Both compressed data and encrypted data look similar: they are a string of apparently random characters that seem to bear no relationship to the original data. But there are significant differences between the intent and the process of compression and encryption.
You compress data so it is smaller, thus reducing storage space or transmission times. But since you want to easily retrieve the original data, compression algorithms are standardized and well known. Consider a ZIP file. A ZIP file can be expanded back into its original file(s) on almost any kind of computer system. In most cases, the receiving system needs no additional information than that contained within the compressed file.
Compression algorithms work by finding strings of characters that are repeated within the data, and replacing each occurrence of the string by a much shorter string. If you had, for example, a long paper about George Washington, a simple compression algorithm might replace each occurrence of “George Washington” with “\gw\” thus replacing 17 characters with just 4 each time. Compression algorithms can find lots of duplicated strings like page headers and footers, and fragments involving parts of words or numbers.

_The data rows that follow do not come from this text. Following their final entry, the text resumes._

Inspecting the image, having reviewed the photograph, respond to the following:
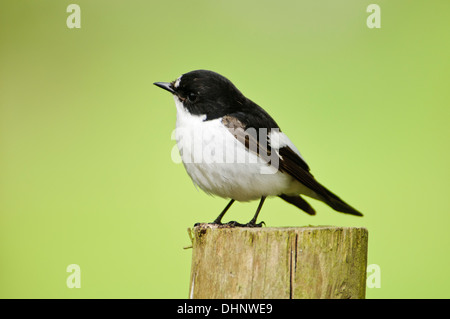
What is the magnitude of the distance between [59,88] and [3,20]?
1.41 m

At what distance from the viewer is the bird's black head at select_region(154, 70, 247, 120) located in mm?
3566

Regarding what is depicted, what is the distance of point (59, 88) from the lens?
746 cm

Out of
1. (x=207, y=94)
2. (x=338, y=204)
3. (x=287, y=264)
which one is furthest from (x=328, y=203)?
(x=287, y=264)

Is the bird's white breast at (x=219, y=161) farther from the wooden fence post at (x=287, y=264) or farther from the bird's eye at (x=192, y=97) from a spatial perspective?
the wooden fence post at (x=287, y=264)

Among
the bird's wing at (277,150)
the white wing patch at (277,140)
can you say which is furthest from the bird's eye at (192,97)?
the white wing patch at (277,140)

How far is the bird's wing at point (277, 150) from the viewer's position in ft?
11.3

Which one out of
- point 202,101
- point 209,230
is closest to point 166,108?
point 202,101

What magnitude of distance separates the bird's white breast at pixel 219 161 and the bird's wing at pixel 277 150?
0.12ft

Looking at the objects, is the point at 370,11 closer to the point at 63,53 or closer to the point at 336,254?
the point at 63,53

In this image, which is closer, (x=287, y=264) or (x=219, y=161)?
(x=287, y=264)

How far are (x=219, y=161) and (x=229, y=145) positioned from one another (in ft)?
0.38

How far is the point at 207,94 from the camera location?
3.57 metres

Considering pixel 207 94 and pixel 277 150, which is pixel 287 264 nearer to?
pixel 277 150

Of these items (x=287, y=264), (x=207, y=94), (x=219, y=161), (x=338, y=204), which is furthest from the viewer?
(x=338, y=204)
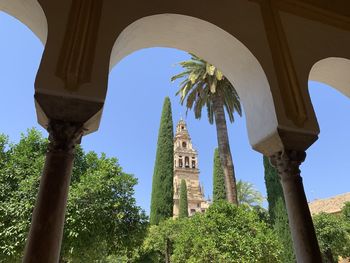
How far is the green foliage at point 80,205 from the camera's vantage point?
10.2 m

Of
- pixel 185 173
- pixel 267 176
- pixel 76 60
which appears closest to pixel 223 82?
pixel 267 176

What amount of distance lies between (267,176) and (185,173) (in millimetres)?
38653

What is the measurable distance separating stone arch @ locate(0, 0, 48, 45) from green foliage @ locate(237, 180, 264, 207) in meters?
27.1

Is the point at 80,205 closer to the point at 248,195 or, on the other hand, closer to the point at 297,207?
the point at 297,207

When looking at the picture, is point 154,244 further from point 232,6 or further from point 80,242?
point 232,6

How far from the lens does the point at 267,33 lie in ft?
13.7

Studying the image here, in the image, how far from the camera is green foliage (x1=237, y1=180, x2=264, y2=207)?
2908 centimetres

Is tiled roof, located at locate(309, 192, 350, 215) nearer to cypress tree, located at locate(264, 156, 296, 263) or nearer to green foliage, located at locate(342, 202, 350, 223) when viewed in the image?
green foliage, located at locate(342, 202, 350, 223)

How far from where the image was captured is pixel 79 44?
3193 mm

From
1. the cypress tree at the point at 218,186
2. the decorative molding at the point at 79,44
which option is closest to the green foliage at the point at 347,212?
the cypress tree at the point at 218,186

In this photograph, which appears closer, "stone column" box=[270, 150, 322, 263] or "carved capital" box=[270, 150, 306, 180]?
"stone column" box=[270, 150, 322, 263]

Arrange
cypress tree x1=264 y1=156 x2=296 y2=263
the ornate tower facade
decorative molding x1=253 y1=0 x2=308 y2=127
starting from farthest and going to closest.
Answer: the ornate tower facade < cypress tree x1=264 y1=156 x2=296 y2=263 < decorative molding x1=253 y1=0 x2=308 y2=127

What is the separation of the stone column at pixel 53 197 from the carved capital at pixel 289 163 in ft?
7.10

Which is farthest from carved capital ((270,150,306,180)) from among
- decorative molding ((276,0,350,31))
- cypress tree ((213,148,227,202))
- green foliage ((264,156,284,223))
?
cypress tree ((213,148,227,202))
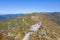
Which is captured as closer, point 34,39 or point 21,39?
point 21,39

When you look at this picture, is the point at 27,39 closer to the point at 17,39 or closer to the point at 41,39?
the point at 17,39

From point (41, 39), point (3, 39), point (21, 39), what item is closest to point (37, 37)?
point (41, 39)

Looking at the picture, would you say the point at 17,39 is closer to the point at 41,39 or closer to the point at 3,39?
the point at 3,39

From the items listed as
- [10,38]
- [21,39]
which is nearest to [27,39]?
[21,39]

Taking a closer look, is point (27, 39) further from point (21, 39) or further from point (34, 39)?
point (34, 39)

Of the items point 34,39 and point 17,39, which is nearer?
point 17,39

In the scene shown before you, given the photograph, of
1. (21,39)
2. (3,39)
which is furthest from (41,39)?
(3,39)

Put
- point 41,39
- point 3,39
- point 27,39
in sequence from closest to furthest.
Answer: point 27,39, point 3,39, point 41,39

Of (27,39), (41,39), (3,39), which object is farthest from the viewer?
(41,39)
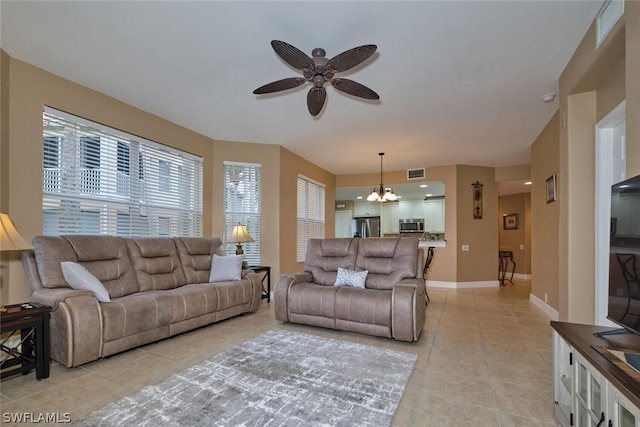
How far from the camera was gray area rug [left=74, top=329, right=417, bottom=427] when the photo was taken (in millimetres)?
1774

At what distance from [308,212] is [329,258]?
2.43m

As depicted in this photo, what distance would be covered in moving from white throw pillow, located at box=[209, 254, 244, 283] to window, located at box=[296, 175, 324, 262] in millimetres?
1978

You encrypt data so that only certain people can access it. In order to decrypt the data, the receiver needs to know a secret key. Depending on the type of encryption and the length of the key, it can take the fastest computers from seconds to millions of years to brute force decrypt the data. For any scheme more complicated than a simple character substitution (replace each “A” with “x”), the encryption process eliminates the duplicated strings. “George Washington” will most likely be encrypted into different strings at each occurrence.
Therefore trying to compress encrypted data is just a waste of time, and can actually make the data bigger since there is some overhead just to define the type of compression and other parameters needed to decompress it.
Some compression algorithms support some level of encryption. For example, when you create a ZIP file you can specify an encryption key. Many of these algorithms are very weak and subject to easy attack, plus you must send the key to the receiver by some means. I watched a coworker email an encrypted ZIP file to a partner, then send a follow-up email with the password. If the receiver’s email was compromised, then the cybercriminal just received the data and the key.
Both compression and encryption can take significant processing effort on each end. Usually it takes fewer resources to decompress data than to compress it. Since stored data needs only be compressed once, when it is stored, and is often decompressed many times, this attribute is desirable.
Normally, encryption and decryption times are very close to each other on the same platform. Obviously, the actual times depend on the hardware characteristics of the platform.
You should always encrypt sensitive data, whether it is personal or financial data that is protected by regulations or laws, or proprietary information for a company or classified information for a country.
Whether you choose to compress data is a simple business decision: do you save enough money or data transmission time to justify the added cost of compressing and decompression the data.
The last word:
If you need to compress and encrypt data, first compress the data, then encrypt it. That works and you get the full benefit of the compression. However, the process introduces a vulnerability to attack the encryption.
As mentioned earlier, each compression algorithm adds a header in front of the compressed data. That header defines the compression type and a bunch of parameters and is of a fixed format. It is possible to determine the type of compression that an organization uses or accepts by simply trying different compression schemes and see which ones are accepted. It then becomes far easier to attack the encryption since you know how the clear-text message starts.
Keep your sense of humor.